* [Consigne écrite A]: Résumez en deux phrases l'extrait consacré au projet LEN.

* [Extrait]:
►

Le but de cet article est de faire un point sur le projet LEN tel qu'il a été diffusé en ligne fin 2002, en précisant quels sont ses apports mais aussi quels pourraient être ses manques. La version "officielle" du projet de loi devrait être présentée par Nicole Fontaine, ministre déléguée à l'Industrie, mercredi 15 janvier et il faudra donc comparer les termes de cette version avec celle qui a servi de base à la rédaction de cet article.

1. La liberté de communication en ligne
Au titre de la liberté de la "communication en ligne" le projet de loi aborde trois problématiques :
- celle de la qualification même de la notion de "communication en ligne"
;
- celle du nommage en France,
- celle de la responsabilité des prestataires techniques.

1.1 Notion de "communication en ligne"

◄

* [Données de travail]:

►

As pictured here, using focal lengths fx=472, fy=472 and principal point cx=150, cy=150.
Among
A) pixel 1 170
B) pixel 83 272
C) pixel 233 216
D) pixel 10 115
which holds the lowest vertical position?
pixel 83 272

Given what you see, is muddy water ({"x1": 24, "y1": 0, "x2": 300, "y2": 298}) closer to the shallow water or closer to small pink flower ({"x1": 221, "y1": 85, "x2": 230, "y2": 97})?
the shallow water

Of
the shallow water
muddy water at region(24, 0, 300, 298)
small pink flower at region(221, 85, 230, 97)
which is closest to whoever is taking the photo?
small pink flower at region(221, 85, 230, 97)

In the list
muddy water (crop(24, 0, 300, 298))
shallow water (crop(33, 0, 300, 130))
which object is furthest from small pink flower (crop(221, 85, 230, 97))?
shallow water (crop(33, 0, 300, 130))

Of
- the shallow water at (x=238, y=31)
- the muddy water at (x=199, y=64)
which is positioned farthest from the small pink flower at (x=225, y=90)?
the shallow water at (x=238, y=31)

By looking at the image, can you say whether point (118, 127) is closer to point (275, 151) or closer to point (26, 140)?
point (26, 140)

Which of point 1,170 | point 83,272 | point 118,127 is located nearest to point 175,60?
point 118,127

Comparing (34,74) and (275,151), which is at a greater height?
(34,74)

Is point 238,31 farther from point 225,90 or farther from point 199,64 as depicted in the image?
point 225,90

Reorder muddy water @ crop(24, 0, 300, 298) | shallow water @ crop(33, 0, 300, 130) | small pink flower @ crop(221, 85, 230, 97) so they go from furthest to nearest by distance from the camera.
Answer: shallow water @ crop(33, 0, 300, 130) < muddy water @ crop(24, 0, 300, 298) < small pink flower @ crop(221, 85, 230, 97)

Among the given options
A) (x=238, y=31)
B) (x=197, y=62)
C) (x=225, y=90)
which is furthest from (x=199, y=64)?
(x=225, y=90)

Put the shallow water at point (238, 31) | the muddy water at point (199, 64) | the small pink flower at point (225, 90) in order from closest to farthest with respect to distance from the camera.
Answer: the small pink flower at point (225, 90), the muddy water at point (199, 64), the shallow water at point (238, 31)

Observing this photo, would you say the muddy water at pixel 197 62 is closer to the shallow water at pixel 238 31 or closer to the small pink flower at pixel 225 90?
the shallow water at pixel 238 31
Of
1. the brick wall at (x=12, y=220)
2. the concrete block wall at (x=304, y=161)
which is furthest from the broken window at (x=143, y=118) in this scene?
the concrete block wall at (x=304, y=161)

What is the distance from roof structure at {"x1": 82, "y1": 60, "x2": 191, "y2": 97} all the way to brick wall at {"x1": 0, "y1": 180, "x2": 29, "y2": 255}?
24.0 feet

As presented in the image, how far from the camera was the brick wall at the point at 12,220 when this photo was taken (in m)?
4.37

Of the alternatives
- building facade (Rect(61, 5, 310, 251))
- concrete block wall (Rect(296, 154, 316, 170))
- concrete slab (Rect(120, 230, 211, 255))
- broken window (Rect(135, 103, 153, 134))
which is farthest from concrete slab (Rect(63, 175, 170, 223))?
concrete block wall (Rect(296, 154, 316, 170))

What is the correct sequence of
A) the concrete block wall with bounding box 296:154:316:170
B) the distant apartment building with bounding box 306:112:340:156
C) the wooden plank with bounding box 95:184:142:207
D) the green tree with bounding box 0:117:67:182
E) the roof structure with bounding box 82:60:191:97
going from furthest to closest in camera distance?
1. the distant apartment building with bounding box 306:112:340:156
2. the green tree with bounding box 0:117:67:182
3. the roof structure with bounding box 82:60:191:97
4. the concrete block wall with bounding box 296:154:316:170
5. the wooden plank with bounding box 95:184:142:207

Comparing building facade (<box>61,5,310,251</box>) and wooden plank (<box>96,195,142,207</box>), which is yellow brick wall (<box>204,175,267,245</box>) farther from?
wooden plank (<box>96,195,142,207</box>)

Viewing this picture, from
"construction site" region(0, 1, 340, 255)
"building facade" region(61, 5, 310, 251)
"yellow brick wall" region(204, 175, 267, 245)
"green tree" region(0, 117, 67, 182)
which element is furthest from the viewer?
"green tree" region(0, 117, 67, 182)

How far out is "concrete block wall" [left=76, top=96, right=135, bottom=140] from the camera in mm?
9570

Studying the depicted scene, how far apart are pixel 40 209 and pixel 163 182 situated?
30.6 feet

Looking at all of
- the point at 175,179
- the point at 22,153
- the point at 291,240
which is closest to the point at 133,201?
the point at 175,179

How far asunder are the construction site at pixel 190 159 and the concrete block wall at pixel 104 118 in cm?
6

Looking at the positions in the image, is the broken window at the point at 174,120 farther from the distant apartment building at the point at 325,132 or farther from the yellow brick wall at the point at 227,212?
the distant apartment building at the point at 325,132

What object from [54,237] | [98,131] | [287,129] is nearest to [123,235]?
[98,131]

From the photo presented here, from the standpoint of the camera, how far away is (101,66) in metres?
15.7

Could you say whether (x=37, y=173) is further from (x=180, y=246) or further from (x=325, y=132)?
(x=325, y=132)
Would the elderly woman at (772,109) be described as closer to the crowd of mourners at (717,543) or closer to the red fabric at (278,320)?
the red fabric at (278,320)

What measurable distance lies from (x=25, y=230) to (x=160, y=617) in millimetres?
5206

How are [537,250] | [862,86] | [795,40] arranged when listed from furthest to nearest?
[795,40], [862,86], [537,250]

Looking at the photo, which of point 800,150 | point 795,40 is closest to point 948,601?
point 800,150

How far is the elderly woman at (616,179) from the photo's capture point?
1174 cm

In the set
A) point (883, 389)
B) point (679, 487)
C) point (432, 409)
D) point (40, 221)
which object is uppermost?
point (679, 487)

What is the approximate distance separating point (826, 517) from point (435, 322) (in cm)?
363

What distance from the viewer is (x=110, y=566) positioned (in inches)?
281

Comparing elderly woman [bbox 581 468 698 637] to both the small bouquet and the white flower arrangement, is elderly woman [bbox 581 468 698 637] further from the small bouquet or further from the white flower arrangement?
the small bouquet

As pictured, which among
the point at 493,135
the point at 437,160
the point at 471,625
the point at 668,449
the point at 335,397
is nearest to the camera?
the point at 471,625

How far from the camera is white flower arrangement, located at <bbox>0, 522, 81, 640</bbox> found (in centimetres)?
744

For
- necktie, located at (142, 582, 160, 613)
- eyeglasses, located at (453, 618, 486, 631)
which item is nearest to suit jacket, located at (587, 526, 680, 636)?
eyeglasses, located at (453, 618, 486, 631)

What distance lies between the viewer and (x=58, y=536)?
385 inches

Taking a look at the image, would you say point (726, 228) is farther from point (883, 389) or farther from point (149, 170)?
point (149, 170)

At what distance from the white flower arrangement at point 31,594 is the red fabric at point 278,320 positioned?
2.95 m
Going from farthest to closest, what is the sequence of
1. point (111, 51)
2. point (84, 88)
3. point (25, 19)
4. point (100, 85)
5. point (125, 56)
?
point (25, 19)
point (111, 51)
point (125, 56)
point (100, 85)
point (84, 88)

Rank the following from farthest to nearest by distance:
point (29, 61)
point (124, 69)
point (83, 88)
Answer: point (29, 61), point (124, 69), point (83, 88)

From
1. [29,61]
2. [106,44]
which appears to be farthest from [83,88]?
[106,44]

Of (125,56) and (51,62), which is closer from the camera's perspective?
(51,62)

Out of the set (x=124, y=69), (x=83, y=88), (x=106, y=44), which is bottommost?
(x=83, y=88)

◄

* [Consigne écrite B]: Dans la liste, remplacez « Reorder » par « Arrange » sans rien modifier d'autre, puis recopiez uniquement ce passage : commencez à la ligne qui contient « Which of point 1,170 » et arrêtez-vous après celle qui contient « Answer: shallow water ».

* [Réponse attendue A]: L'article fait le point sur le projet LEN diffusé en ligne fin 2002, avec ses apports et ses manques possibles, et prévoit de le comparer à la version officielle que Nicole Fontaine, ministre déléguée à l'Industrie, devrait présenter le mercredi 15 janvier. Au titre de la liberté de la communication en ligne, le projet aborde la qualification de cette notion, le nommage en France et la responsabilité des prestataires techniques.

* [Réponse attendue B]:
Which of point 1,170 | point 83,272 | point 118,127 is located nearest to point 175,60?
point 118,127

Comparing (34,74) and (275,151), which is at a greater height?
(34,74)

Is point 238,31 farther from point 225,90 or farther from point 199,64 as depicted in the image?
point 225,90

Arrange muddy water @ crop(24, 0, 300, 298) | shallow water @ crop(33, 0, 300, 130) | small pink flower @ crop(221, 85, 230, 97) so they go from furthest to nearest by distance from the camera.
Answer: shallow water @ crop(33, 0, 300, 130) < muddy water @ crop(24, 0, 300, 298) < small pink flower @ crop(221, 85, 230, 97)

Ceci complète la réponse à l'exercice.